O TRE-SP (Tribunal Regional Eleitoral de São Paulo) suspendeu na tarde de ontem a obrigação do candidato a prefeito de Presidente Prudente, Agripino de Oliveira Lima Filho (PMDB), da coligação "Prudente é +" (PMDB/PSDC), de prestar declarações ao Juízo da 402ª ZE (Zona Eleitoral). Em mandado de segurança, o relator Luiz Guilherme da Costa Wagner deferiu liminar solicitada pela defesa do aspirante ao Executivo, no entanto, manteve a proibição de veiculação de certa propaganda, medida determinada pela Justiça Eleitoral local, na terça-feira.

A coligação "Avante Prudente" (PDT/PTB/PSC/PV/PC DO B/PHS/PMB/PR/PSDB), representante do processo, por meio de seu advogado Alfredo Vasques da Graça Junior, declara que vai contestar o mandado de segurança no próprio TRE-SP. "Isso é motivo de ação de inelegibilidade por incapacidade civil. Vamos apresentar defesa para reverter essa decisão", afirma. Por outro lado, o advogado de Agripino, Anderson Martins Peres, pontua que a campanha eleitoral de seu cliente segue normalmente.
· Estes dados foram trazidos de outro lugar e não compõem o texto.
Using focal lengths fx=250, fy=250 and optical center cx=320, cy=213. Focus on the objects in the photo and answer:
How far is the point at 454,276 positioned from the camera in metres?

Como noticiado em O Imparcial, ontem, a defesa de Agripino deveria apresentar, até o meio-dia, o lugar onde o aspirante poderia ser encontrado para que a Justiça Eleitoral tomasse suas declarações. A determinação do juiz da 402ª ZE, Silas Silva Santos, não foi cumprida, e o advogado do candidato entrou com pedido de embargos de declaração, o qual teve provimento negado pelo mesmo juiz. Na nova decisão, Silas convocava uma audiência com o político para às 15h de hoje, no Fórum local, porém, tal medida foi derrubada pelo mandado de segurança concedido pelo TRE-SP.
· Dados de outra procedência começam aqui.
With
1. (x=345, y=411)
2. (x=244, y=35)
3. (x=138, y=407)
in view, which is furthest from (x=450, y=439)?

Anderson explica que nos recursos apresentados, a defesa de Agripino contestou a sua convocação, sendo que os procedimentos relacionados à possível propaganda irregular, o que teria motivado o processo pela coligação "Avante Prudente", já teriam sido adotados. "Diante da análise da inicial e da documentação apresentada nos autos, verifica-se que estão presentes os requisitos necessários ao deferimento da liminar, uma vez que a representação na qual se busca verificar tão somente a regularidade ou não de propaganda eleitoral", expõe o relator do caso. "Não se presta, a princípio, para investigar acerca da saúde mental do candidato, revelando-se, na estreita via de cognição própria da análise de tutelas de urgência, medida que extrapola o poder geral de cautela de fiscalizar a realização da propaganda eleitoral para a consecução de uma campanha eleitoral limpa", complementa o magistrado do TRE-SP.
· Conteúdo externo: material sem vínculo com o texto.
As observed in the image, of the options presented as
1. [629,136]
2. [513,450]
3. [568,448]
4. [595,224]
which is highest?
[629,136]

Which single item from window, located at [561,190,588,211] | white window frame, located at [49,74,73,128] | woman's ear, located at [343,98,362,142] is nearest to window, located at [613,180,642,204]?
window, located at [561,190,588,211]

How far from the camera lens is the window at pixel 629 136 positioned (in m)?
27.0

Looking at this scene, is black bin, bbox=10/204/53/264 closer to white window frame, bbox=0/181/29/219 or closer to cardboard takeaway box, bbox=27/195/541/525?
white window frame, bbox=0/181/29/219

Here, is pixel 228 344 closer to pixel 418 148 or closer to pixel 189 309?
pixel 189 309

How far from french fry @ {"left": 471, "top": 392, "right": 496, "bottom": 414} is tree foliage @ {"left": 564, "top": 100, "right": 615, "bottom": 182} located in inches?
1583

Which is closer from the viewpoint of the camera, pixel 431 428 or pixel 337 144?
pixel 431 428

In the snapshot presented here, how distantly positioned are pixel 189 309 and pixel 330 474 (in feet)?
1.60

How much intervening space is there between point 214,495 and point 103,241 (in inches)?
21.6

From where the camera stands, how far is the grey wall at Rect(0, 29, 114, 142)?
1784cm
Ao negar provimento aos embargos, Silas afirma que tal Juízo "não está interessado em qualquer aspecto que se refira ao registro de candidatura". "O interesse aqui diz respeito exclusivamente à propaganda eleitoral. Isso está dito, às claras, na decisão anterior. A causa de pedir exposta na petição inicial refere-se a um engodo praticado pelos representados, os quais têm veiculado propaganda eleitoral de um candidato em ‘condição precária de saúde física e mental’", justifica. "Além disso, afirma-se na petição inicial que o desvirtuamento da realidade advém do seguinte quadro: ‘a coligação representada vem insistentemente tentando incutir na mente do eleitorado a falsa ideia de que o candidato representado encontra-se em pleno estado de saúde física e mental’. Veja-se bem, são fatos narrados na petição inicial, e não criados por este Juízo", ainda aponta.